Edinson Volquez, a pitcher for the Cincinnati Reds, was suspended for 50 games Tuesday after flunking a drug test.
Kind of suspended. Sort of suspended. He couldn't pitch this week, or next month, or even in July if he weren't suspended. He's recovering from Tommy John surgery.
For the record, as reported in the link above, the 2008 All-Star blames his positive test on fertility treatments. I'm in no position to judge the veracity of that statement.
But there's another possible reason, one that strikes at the value of this suspension.
Many of the players who have admitted using steroids, human growth hormone or other barred "performance enhancing drugs" say they did so in hopes of speeding and enhancing their recovery from injuries.
So ... you are a pitcher who has undergone ligament replacement surgery. You know you're not going to pitch for at least a year, maybe more. You believe that taking a banned substance will hasten that process. You also know that if you take it and test positive, the suspension will take effect while you're out of action.
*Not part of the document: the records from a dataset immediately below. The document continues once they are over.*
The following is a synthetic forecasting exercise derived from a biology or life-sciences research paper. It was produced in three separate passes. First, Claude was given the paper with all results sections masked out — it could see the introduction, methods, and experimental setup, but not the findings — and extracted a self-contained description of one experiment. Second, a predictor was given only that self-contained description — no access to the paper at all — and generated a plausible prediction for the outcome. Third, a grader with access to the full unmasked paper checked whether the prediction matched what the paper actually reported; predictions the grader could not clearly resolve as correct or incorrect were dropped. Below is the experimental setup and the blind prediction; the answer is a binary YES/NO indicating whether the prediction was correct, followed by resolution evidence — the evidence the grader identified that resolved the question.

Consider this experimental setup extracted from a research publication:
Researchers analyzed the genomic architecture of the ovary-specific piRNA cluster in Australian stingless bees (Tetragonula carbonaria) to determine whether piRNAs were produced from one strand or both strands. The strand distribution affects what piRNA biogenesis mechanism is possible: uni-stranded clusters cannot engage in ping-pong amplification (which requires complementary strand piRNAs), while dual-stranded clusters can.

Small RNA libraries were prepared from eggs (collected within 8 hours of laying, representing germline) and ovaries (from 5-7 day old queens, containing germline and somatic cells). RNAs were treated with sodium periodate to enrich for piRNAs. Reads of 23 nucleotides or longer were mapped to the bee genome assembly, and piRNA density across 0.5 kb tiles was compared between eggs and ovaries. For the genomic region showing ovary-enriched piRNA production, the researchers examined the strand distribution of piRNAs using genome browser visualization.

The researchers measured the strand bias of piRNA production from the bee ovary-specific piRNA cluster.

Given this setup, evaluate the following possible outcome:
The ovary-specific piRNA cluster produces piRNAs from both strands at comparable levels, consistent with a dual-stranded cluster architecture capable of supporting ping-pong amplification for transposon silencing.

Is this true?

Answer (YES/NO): NO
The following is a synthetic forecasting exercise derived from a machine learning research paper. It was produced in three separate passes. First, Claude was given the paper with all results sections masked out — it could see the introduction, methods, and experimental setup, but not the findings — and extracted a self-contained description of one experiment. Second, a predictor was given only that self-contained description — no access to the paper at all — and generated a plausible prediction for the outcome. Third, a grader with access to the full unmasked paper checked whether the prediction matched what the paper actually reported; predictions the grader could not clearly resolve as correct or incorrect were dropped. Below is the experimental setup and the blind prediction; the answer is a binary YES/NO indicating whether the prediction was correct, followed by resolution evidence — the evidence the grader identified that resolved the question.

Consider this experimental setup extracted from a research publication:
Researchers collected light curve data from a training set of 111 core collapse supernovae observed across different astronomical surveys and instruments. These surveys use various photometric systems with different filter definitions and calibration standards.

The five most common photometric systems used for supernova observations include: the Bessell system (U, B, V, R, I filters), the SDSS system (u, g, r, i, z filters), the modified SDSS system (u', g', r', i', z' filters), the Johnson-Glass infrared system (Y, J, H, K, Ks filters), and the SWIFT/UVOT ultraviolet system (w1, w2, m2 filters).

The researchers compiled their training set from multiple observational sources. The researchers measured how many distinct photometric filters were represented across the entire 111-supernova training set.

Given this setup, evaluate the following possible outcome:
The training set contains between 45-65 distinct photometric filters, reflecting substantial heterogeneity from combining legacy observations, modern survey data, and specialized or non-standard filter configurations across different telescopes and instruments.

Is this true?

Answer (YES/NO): NO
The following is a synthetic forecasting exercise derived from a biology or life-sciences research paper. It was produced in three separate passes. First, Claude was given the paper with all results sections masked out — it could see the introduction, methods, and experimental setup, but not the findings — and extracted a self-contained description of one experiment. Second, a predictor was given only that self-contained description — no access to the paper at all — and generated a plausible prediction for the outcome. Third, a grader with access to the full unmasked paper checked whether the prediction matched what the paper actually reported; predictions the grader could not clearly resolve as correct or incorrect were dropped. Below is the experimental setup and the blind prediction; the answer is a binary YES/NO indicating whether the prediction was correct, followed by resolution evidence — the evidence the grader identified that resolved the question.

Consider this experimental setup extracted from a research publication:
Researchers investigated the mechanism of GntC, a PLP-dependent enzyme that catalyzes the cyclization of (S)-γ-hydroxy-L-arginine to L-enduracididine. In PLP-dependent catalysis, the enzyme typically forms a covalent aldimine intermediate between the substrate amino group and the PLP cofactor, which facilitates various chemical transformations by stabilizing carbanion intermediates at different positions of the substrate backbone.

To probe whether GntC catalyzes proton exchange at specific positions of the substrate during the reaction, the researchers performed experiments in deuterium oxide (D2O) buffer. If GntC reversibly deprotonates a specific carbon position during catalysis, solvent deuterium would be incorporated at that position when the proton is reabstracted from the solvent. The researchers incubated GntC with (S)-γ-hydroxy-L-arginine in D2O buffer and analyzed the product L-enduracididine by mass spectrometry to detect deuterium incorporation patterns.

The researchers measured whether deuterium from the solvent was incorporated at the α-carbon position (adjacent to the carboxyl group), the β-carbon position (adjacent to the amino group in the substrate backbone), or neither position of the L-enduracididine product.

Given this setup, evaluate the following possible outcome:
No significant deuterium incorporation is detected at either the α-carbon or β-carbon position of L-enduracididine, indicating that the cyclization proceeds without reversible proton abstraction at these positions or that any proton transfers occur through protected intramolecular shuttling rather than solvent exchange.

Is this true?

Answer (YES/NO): NO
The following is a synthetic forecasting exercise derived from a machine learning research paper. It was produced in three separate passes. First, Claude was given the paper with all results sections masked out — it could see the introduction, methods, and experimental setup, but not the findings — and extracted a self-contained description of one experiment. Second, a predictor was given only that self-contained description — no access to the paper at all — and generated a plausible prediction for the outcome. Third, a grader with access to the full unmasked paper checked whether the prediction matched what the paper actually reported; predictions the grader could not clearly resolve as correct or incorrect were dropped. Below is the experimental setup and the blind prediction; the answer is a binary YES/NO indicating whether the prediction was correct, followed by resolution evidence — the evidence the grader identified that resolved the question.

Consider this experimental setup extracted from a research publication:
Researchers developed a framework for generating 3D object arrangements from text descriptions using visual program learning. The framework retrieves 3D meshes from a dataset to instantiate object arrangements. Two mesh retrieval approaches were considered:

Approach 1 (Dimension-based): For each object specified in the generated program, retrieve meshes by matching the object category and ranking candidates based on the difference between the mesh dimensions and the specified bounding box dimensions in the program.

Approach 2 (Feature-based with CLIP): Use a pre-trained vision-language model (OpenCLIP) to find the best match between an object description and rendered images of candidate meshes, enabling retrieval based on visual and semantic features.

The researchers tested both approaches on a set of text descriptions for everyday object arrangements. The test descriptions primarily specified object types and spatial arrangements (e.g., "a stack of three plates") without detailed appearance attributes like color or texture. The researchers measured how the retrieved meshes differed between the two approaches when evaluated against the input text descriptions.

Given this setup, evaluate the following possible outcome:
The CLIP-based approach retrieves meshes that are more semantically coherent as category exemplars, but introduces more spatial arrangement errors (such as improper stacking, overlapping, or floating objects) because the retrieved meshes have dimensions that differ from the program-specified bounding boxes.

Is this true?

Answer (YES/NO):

True, baseball's drug suspensions, unlike its run-of-the-mill suspensions, are payless. (Players cannot be suspended without pay because in a bygone era owners would effectively cut players' pay with trumped-up suspensions.) Volquez will lose some $137,000 as a result of this suspension, and for most of us, that's significant money. On the other hand, if breaking the rule allows him to return with his considerable talent intact, he'll make that money back with interest.
So what has he lost by juicing? Nothing, really. A 50-game suspension is supposed to rip a role in a player's season, or even his career, but in this case the hole was already there.
There is a group of players I simply assume are or have been users on this basis. I won't identify the criteria for that group because I'm not interested in libeling anybody, and I don't know that the entire group has/does use. That some have is a matter of record.
For what it's worth, Volquez does not fit the criteria. But that a player with his injury used should not be surprising, in part because the penalties in place for violation aren't much of a deterrent.